Many professionals entering the world of AI make basic mistakes that end up hindering their growth. If you want to avoid stagnation and ensure your career takes off from the start, watch out for these three common pitfalls—and learn how to avoid them.
The first mistake is focusing only on theory without getting hands-on experience. Studying concepts is important, but AI requires practice. Those who spend months consuming content without applying their knowledge to real-world projects end up with superficial learning. The solution? Start building right away, even with simple projects. Try platforms like Kaggle, recreate basic algorithms, or contribute to open-source repositories. Practice is what turns theory into skill.

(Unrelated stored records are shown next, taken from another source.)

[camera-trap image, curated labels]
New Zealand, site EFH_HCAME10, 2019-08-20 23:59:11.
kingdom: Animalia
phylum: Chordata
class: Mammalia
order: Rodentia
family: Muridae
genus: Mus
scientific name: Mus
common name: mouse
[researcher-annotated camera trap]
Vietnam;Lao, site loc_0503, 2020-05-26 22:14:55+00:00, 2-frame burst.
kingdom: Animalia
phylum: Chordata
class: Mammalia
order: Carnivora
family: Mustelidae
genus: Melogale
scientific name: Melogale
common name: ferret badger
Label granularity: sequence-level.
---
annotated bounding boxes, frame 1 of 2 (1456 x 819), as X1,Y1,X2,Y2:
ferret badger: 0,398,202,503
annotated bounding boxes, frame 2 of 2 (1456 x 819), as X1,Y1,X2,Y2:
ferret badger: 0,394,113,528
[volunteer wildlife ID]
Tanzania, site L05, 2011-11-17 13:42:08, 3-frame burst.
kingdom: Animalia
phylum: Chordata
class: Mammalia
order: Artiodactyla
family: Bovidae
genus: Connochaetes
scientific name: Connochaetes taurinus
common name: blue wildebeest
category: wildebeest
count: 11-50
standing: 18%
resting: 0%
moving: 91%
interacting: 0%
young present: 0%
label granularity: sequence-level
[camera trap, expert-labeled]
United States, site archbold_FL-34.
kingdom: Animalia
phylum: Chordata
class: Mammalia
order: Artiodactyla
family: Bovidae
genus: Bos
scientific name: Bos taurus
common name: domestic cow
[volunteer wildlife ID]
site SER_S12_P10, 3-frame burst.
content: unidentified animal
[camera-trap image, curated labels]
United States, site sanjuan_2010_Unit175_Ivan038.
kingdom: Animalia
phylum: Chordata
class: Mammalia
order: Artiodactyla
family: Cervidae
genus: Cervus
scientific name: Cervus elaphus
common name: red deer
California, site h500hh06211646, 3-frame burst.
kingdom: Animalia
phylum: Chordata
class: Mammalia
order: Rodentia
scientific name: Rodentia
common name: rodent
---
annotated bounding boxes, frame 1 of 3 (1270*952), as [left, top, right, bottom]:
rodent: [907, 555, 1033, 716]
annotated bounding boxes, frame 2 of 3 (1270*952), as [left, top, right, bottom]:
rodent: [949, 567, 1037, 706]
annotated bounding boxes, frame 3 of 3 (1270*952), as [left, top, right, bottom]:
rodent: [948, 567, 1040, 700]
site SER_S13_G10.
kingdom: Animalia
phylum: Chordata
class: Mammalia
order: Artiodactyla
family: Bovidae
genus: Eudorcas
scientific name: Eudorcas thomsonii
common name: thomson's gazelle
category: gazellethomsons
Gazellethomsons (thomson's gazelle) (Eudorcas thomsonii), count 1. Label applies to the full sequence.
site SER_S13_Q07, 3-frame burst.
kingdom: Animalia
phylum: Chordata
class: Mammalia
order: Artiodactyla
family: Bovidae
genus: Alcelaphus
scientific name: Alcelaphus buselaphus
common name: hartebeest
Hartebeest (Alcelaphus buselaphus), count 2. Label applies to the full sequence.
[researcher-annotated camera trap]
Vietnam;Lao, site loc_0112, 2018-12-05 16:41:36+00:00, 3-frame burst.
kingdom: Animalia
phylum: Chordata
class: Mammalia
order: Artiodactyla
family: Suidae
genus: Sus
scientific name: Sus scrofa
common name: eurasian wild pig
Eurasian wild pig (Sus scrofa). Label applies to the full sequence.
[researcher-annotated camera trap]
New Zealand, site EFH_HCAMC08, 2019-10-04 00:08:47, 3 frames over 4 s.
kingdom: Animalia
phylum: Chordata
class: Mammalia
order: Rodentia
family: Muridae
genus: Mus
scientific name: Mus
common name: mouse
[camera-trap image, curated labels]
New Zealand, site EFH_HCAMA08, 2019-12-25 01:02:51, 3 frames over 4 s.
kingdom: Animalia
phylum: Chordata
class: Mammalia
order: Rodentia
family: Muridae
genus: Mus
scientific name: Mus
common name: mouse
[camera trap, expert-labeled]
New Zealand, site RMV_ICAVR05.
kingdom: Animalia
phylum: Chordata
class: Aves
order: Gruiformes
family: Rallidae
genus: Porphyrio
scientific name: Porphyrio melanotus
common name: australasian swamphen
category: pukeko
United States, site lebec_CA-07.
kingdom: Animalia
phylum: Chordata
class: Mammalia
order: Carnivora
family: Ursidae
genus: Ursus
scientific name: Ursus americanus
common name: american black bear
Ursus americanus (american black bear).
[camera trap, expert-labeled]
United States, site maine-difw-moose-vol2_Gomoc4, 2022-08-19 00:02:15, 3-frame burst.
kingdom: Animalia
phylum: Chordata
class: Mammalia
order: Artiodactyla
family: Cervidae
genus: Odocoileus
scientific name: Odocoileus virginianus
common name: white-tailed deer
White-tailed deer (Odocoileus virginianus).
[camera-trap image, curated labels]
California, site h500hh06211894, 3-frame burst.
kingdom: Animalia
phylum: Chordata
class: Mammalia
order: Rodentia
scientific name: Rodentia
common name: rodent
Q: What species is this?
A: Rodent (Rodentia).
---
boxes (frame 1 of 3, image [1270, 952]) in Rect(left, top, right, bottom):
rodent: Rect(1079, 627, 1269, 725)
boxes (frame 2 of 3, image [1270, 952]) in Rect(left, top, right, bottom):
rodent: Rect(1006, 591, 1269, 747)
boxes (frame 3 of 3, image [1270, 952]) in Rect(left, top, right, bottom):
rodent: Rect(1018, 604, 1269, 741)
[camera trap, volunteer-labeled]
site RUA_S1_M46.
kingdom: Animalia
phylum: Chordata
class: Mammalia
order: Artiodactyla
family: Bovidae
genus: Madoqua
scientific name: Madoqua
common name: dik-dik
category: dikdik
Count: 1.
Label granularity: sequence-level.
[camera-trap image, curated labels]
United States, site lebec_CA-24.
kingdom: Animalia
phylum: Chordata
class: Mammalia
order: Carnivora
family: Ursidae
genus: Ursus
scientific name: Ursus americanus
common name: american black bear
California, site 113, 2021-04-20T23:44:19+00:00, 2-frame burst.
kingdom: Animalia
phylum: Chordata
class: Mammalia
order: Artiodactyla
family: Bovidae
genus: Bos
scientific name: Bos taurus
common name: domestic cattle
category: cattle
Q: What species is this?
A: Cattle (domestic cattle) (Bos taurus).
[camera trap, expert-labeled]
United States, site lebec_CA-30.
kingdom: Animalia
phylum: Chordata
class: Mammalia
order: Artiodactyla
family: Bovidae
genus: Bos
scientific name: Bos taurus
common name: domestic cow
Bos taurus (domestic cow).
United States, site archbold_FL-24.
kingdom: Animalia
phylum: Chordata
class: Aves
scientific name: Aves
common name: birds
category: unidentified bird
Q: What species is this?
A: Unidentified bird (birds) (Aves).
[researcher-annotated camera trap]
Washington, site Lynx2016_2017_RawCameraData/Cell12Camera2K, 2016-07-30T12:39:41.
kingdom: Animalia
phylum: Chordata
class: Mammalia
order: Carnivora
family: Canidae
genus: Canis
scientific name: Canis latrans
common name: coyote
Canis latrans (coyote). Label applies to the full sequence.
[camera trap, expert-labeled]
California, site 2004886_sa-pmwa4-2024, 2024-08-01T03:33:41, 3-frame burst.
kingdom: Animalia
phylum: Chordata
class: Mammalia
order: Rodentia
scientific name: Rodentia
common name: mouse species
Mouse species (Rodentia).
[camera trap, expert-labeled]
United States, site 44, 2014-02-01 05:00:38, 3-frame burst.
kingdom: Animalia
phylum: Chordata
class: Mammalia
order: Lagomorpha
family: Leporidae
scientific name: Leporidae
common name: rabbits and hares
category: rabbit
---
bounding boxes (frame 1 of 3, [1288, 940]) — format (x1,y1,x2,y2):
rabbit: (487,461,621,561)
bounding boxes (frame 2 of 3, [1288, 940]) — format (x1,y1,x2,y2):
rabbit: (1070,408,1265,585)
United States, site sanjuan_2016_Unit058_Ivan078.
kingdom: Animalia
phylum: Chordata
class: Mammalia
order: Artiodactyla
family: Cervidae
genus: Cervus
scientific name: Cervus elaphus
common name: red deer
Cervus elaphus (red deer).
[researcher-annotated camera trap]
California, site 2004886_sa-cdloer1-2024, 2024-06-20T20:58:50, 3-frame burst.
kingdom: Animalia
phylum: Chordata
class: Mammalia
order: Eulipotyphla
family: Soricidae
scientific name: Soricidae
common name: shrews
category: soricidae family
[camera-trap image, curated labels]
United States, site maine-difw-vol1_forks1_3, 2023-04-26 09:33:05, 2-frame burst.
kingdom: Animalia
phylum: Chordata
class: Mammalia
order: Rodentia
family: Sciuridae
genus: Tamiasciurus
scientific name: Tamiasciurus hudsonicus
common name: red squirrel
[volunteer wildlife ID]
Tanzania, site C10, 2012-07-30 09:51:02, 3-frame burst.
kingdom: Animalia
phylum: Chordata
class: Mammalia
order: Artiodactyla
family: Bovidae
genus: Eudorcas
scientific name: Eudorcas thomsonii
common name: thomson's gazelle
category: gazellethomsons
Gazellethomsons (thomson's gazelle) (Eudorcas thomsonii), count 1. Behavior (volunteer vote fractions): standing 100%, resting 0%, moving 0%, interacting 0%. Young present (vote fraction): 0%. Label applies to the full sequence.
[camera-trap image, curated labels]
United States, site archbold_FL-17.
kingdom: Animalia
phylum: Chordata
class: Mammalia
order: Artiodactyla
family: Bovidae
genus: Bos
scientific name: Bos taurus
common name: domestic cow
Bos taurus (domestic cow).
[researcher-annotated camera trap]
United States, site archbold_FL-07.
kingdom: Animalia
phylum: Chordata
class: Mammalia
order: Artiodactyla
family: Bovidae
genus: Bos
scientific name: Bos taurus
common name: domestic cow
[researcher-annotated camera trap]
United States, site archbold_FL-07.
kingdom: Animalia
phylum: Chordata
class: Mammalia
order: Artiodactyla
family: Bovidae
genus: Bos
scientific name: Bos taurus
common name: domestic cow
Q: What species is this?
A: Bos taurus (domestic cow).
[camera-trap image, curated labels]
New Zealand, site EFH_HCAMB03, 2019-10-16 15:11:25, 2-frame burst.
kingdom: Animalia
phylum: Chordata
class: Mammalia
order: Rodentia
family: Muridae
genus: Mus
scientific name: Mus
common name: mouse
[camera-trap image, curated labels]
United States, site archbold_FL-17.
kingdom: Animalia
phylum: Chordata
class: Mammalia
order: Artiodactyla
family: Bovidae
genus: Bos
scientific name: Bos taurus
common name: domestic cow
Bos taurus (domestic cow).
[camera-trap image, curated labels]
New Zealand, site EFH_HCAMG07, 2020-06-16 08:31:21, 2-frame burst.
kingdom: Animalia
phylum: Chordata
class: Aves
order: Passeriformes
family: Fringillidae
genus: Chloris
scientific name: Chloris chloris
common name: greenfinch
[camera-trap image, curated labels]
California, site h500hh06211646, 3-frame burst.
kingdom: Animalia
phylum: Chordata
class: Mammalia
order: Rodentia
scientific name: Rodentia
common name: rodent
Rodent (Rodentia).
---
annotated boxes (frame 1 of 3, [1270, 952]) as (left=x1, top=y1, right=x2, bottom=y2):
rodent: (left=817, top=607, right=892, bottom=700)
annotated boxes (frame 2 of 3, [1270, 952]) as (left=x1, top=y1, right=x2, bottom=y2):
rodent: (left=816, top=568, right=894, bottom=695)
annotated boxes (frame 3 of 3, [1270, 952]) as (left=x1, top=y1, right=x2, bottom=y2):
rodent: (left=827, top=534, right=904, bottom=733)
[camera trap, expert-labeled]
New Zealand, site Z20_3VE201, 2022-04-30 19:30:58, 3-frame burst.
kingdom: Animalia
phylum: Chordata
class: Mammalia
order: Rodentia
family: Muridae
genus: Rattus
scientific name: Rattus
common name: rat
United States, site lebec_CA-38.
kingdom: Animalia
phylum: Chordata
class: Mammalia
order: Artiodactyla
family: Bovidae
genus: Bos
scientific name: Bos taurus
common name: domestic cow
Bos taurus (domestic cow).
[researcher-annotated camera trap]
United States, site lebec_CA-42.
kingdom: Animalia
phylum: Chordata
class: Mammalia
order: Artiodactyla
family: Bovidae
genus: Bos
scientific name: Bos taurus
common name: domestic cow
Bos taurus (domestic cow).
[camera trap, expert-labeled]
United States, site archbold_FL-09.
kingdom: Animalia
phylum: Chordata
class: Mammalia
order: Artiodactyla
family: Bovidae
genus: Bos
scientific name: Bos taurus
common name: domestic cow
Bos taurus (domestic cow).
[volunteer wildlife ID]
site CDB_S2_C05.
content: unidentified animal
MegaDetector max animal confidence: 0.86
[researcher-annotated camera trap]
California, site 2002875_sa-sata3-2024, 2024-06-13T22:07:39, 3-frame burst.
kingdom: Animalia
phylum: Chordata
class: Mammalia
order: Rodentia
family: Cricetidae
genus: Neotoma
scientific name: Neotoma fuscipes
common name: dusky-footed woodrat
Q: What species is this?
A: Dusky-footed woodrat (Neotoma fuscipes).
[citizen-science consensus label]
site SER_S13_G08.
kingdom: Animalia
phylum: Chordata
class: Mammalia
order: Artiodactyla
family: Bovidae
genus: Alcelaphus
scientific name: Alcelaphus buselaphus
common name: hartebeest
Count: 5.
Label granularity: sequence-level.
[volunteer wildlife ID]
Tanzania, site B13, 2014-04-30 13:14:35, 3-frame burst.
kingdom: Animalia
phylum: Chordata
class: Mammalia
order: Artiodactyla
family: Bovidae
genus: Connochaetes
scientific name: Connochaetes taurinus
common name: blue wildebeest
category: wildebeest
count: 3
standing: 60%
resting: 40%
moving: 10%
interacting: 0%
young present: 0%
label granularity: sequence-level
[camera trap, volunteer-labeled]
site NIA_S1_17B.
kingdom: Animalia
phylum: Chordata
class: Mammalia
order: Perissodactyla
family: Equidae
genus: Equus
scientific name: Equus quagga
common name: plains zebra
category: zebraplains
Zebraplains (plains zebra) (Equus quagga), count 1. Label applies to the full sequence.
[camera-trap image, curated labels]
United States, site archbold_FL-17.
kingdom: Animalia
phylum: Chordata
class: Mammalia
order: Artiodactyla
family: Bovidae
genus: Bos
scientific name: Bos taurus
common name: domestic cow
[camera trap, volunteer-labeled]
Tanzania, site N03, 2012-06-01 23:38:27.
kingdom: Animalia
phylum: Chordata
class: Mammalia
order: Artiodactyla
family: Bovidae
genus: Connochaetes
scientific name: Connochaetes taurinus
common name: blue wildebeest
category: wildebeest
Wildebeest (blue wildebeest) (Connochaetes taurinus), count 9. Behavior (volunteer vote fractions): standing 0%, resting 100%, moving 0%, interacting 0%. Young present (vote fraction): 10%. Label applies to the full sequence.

The second mistake is neglecting LinkedIn and GitHub. These platforms are your business cards in the tech industry. An outdated profile or an empty GitHub means missed opportunities. Invest time in keeping your LinkedIn professional, with well-described experiences and strategic connections. On GitHub, store your projects—even small ones—and make your learning process clear. Recruiters and peers in the field assess your potential through these tools—don’t overlook them.
The third and most dangerous mistake is trying to learn everything about AI at once. The field is vast, with branches like Machine Learning, Computer Vision, and NLP, and those who try to cover everything end up mastering nothing. Instead, choose an initial path, dive deep into it, and only then expand into other specializations. Mastering a specific topic will make you a more valuable professional than someone with only superficial knowledge of multiple areas.
If you’re just starting out, reassess your strategy. Applying knowledge, maintaining a strong professional profile, and focusing on a specialization will make all the difference in your growth. A career in AI is promising—but only for those who avoid these mistakes from the beginning.